Scenic town in the mountains: Takachiho

<< Read part one, my first day in Takachiho!

I opened my room’s curtains to see the mist from the day before had almost fully cleared, the sun shining over the mountains and promising a good day ahead.

On the schedule for the day was Amano Iwato Shrine and little else, so off I headed to the bus terminal. I thought Amano Iwato could be quite popular later in the day so the earlier I arrived, the better.

Takachiho shrine during the day.

I was admittedly still half asleep, Takachiho is a pretty laid-back town and I hadn’t managed to wake up on my way to the bus stop, so I didn’t notice the scenery much on the way to the shrine. But I stretched as I arrived and was soon ready for some sightseeing, enjoying the morning routine of the shrine.

Two shrine workers had been busy sweeping up all the new leaves that had fallen during the night.

Behind Amano Iwato is a trail leading down to a gorge and, after a short but gorgeous walk by the river, is Amano Yasukawara Shrine.

Snakes in Kyushu are a bit lazy! Whenever I’ve come across a snake on the mainland they’ve seemed quite aggressive, jumping towards me with fangs bared, but the three I’ve seen in Kyushu have all been very calm.

Wildlife encounters aside, I think it’s about time I explain a bit about Takachiho’s backstory, why it is considered so important in Japanese mythology.
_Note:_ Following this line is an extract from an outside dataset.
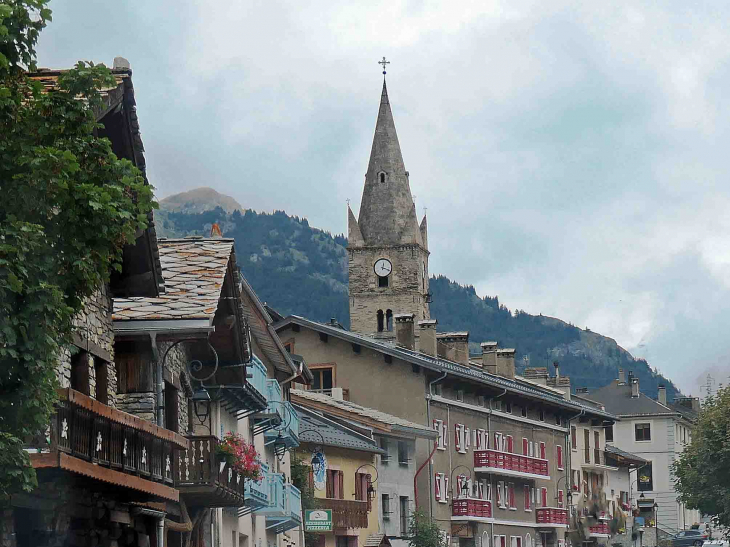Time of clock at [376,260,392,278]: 12:18
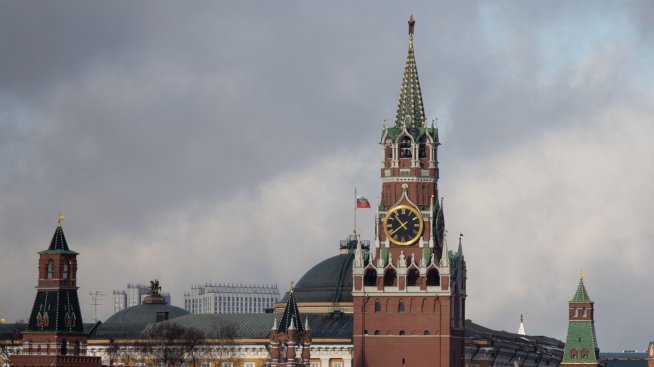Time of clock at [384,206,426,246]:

The kagura show I’d seen the night before explains the story of Amaterasu:

Susanoo, a god of Japanese mythology, is known to have a bit of a temper. One time he destroyed his sister Amaterasu’s lands out of jealousy and caused her to flee and hide in a cave. She took with her the light from the world, for she is the Sun Goddess. With the earth in darkness, the land soon became infested with demons and evil; people came from far and wide to try and get Amaterasu to return and shed her light once again. After many attempts to convince Amaterasu to leave the cave, it was Uzume who finally managed. She hung a mirror and jewels (two of the three Imperial Regalia of Japan) outside the cave and danced — the cheers of the other people made Amaterasu peek outside to see what was worth so much noise… when she saw her own reflection in the mirror she was startled and the others were able to pull her out of the cave. Uzume’s performance is said to be the origins of kagura dance. In fact, here in Takachiho is the cave where Amaterasu hid from her brother!

Amaterasu’s cave at the end of the gorge is truly one of Kyushu’s most impressive sites. Hundreds of stones, maybe even thousands, are piled one on top of the other and creates a mysterious and sombre atmosphere.
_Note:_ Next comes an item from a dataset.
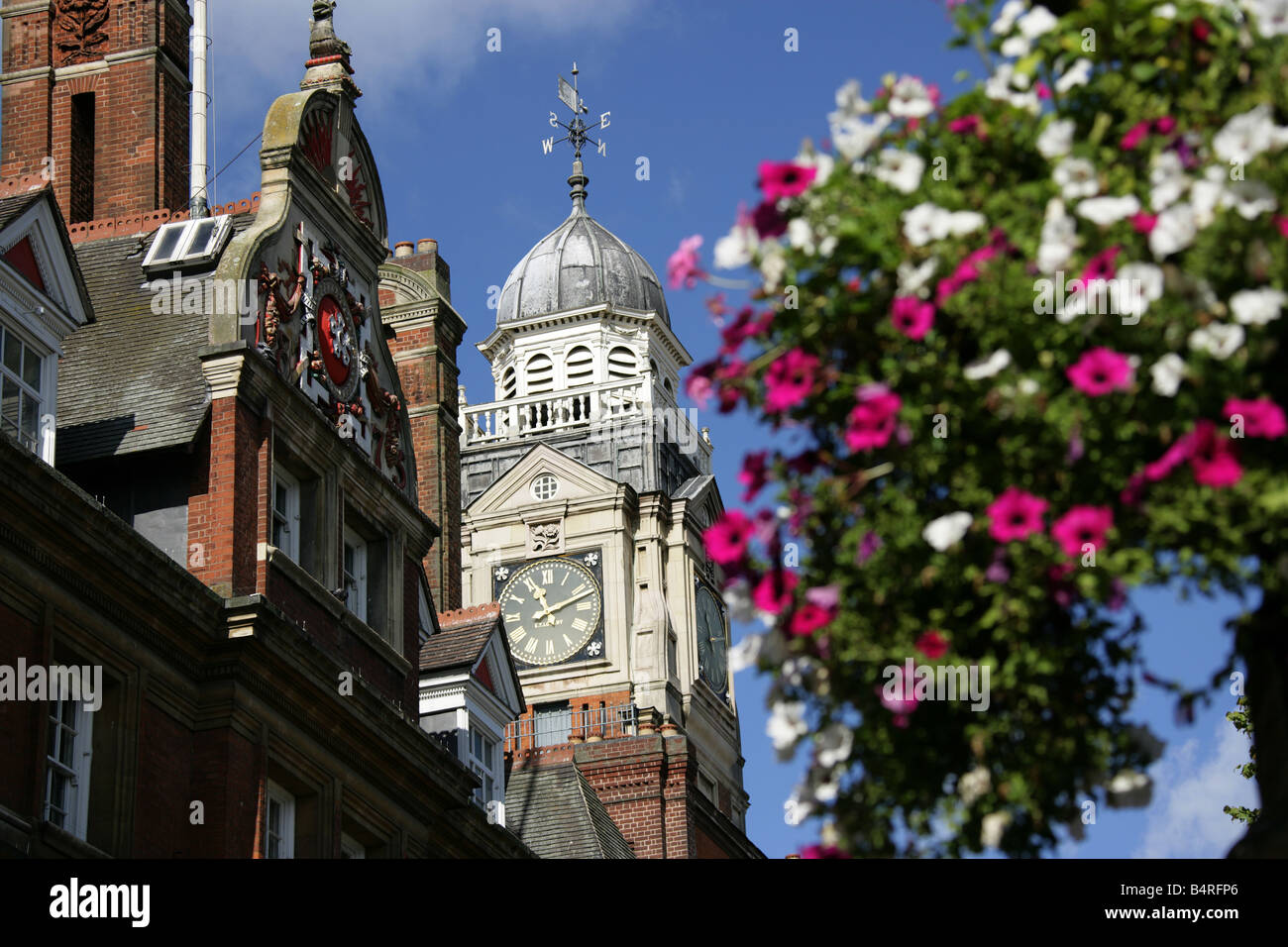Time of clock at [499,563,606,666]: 11:12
One of my favourite things when visiting shrines is spotting a mirror in an offering hall or as part of an altar. Today it’s an important symbol in Shintoism, representing a kami (god), but was born as a referance to the legend mentioned previously, the mirror hanging outside Amaterasu’s cave.

 

 

By the time I made it back to the bus stop, the timetable told me the next bus back to town had only just passed. I walked around the main shrine again to fill in some time and found a map. It recommended I visit another shrine ten minutes further down the road, so I took its advice and went to see what it had to offer. Takachiho has a lot of shrines!

A very well-done tengu carving.

This secret shrine is known for its nine cedar trees in a line, but the other nature was also beautiful. A group of Japanese tourists were walking up the steps when I arrived and, excited to see a foreigner, they gave me some sweets!

 

Because of my change of plans the day before and my early arrival to Takachiho, all the things I wanted to see were already successfully crossed off my to-do list. With an empty day ahead, I decided to walk back to town rather than take the return bus. I did enjoy the walk through the rice fields and countryside life, but I gave up after 45 minutes and stopped for lunch half way there instead. It was a restaurant specialised in tororo. The first time I tried tororo I thought it was made from egg white, but it’s actually yam.
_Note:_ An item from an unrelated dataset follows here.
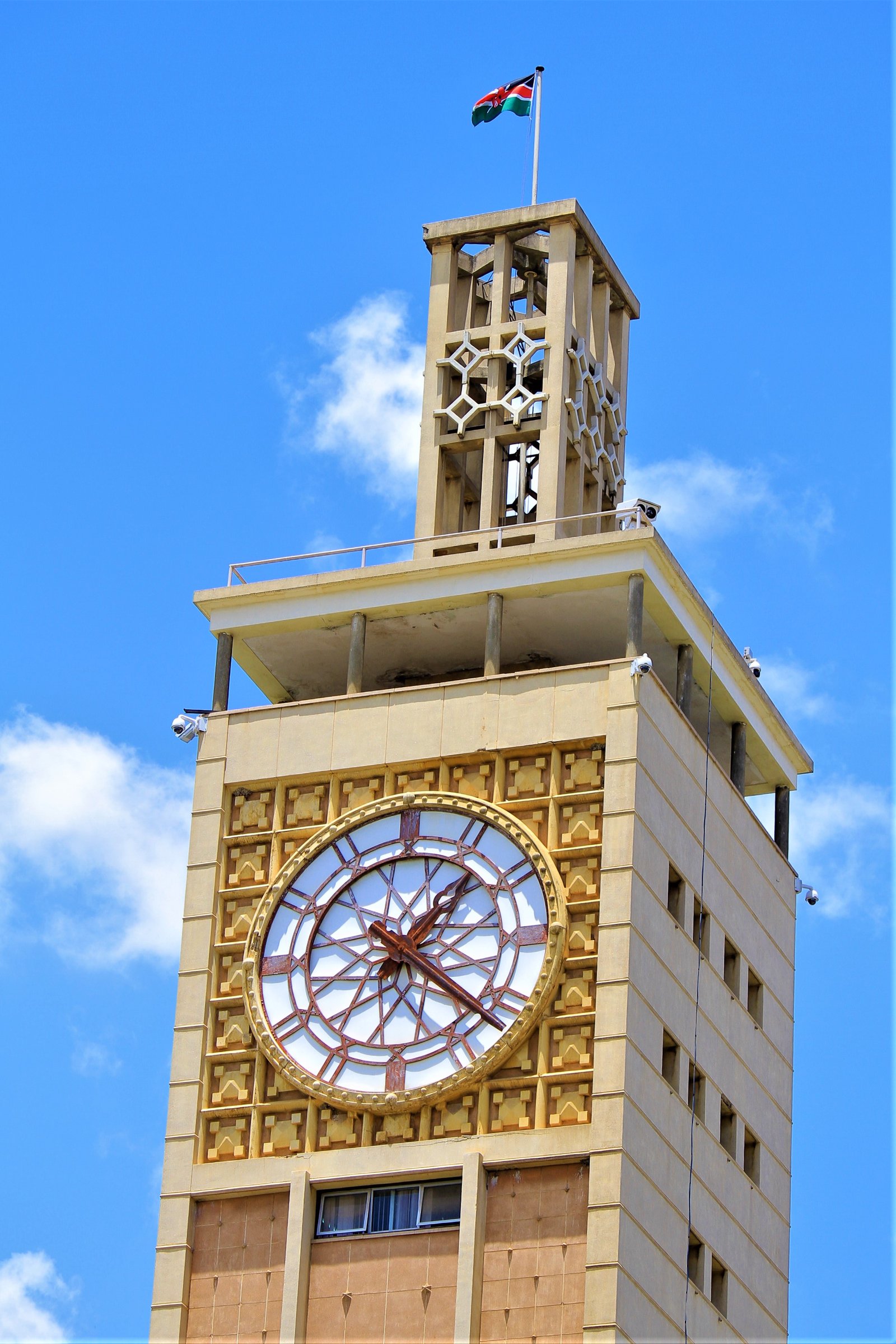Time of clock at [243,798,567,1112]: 1:21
When I finally made it back to central Takachiho I stopped by the main gorge again, this time in better weather, as well as for a look around the farmer’s market.

Takachiho is a town well worth visiting. Its nature is stunning at every turn, there are many delicious restaurants and plenty of culture. I’m glad I gave it two days rather than just one and, when I return to Takamori one day to complete my failed plans, I hope to stop by Takachiho again.